→ **Complete the following**:
1. From the comment thread, echo the stretch from "1. Oh, that" through "giggle about it." without any change.
2. Answer these questions about the comment thread:
(a) According to the first response, where can "we" order it?
(b) How many people make up the household described in the second response?
(c) What is DD's favourite saying?

→ **Provided passage**:
5 responses to “Like walking talking mirrors”

  1. “Today is a DAMMIT day.”
    “Oma gaud!”
    “We can order it on the internet.”

    1. Oh, that last one made me giggle 🙂

  2. lol@ordering on the internet!
    I am all too aware of this because as we are only a household of 2, particularly when we were home educating, anything unpleasant coming out of C’s mouth was a direct relection of language I was using.
    You can change patterns by changing your own language though and in less time than you might think. Often I have introduced a more comical word to replace a less desirable one so that he still has the outlet but in a less threatening or nasty way and we can have a giggle about it.

  3. DD’s favourite saying is: Ne’er mind, we’ll put it in the wash. I wonder where she got that from.

→ **Data for analysis**:
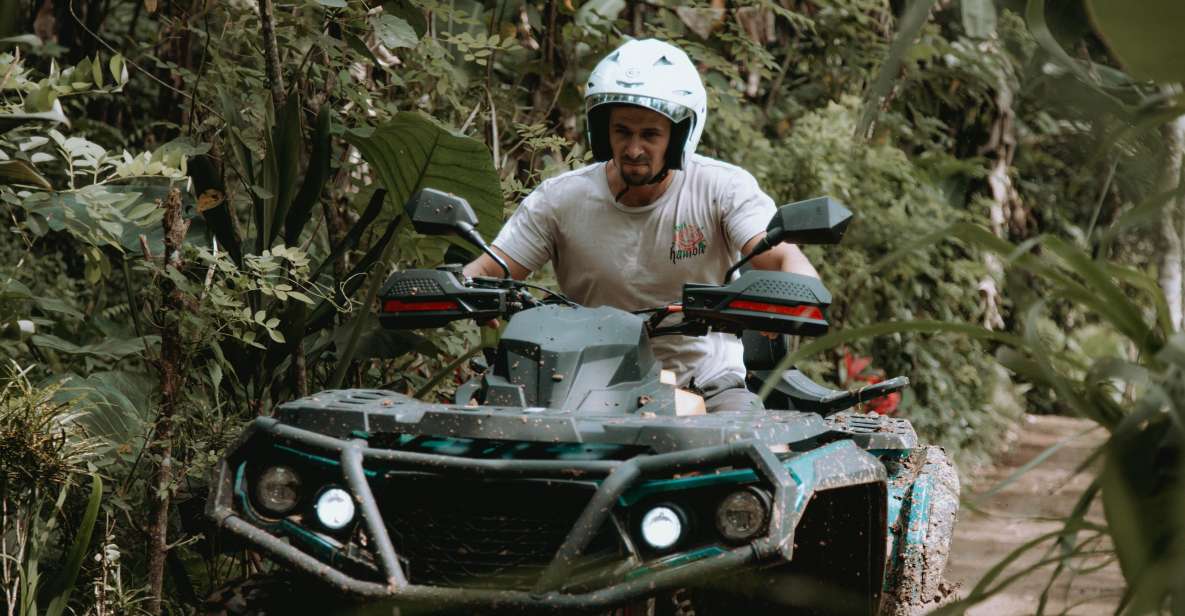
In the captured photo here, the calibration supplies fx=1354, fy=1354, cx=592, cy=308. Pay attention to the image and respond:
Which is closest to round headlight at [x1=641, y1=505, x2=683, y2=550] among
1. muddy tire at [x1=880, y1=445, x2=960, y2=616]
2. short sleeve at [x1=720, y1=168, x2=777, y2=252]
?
muddy tire at [x1=880, y1=445, x2=960, y2=616]

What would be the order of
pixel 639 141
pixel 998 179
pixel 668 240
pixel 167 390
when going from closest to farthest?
pixel 167 390, pixel 639 141, pixel 668 240, pixel 998 179

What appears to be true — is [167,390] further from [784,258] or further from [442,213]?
[784,258]

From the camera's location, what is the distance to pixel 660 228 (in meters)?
4.59

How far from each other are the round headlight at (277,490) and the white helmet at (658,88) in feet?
5.70

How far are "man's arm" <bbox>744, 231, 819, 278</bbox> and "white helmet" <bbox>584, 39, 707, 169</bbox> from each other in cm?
36

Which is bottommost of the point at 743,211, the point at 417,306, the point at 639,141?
the point at 417,306

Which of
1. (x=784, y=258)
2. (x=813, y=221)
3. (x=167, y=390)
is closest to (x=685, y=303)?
(x=813, y=221)

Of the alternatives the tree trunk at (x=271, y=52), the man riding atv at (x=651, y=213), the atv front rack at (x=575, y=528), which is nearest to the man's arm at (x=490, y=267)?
the man riding atv at (x=651, y=213)

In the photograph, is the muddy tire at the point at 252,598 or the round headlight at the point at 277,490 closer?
the round headlight at the point at 277,490

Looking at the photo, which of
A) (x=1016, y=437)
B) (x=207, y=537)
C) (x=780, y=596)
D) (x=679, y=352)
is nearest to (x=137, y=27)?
(x=207, y=537)

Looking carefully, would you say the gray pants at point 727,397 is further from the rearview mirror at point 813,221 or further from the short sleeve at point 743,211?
the rearview mirror at point 813,221

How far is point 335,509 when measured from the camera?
10.3 ft

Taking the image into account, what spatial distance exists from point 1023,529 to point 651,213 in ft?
16.7

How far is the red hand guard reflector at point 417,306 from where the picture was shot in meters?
3.91
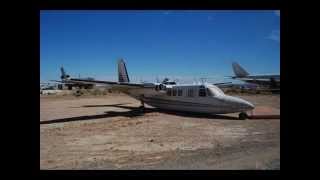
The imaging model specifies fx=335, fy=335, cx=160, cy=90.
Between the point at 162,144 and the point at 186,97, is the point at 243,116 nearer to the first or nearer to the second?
the point at 186,97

→ **Exercise solutions**:
1.
1. Oh, that last one made me giggle 🙂

  2. lol@ordering on the internet!
    I am all too aware of this because as we are only a household of 2, particularly when we were home educating, anything unpleasant coming out of C’s mouth was a direct relection of language I was using.
    You can change patterns by changing your own language though and in less time than you might think. Often I have introduced a more comical word to replace a less desirable one so that he still has the outlet but in a less threatening or nasty way and we can have a giggle about it.

2.
(a) On the internet.
(b) Two.
(c) "Ne’er mind, we’ll put it in the wash."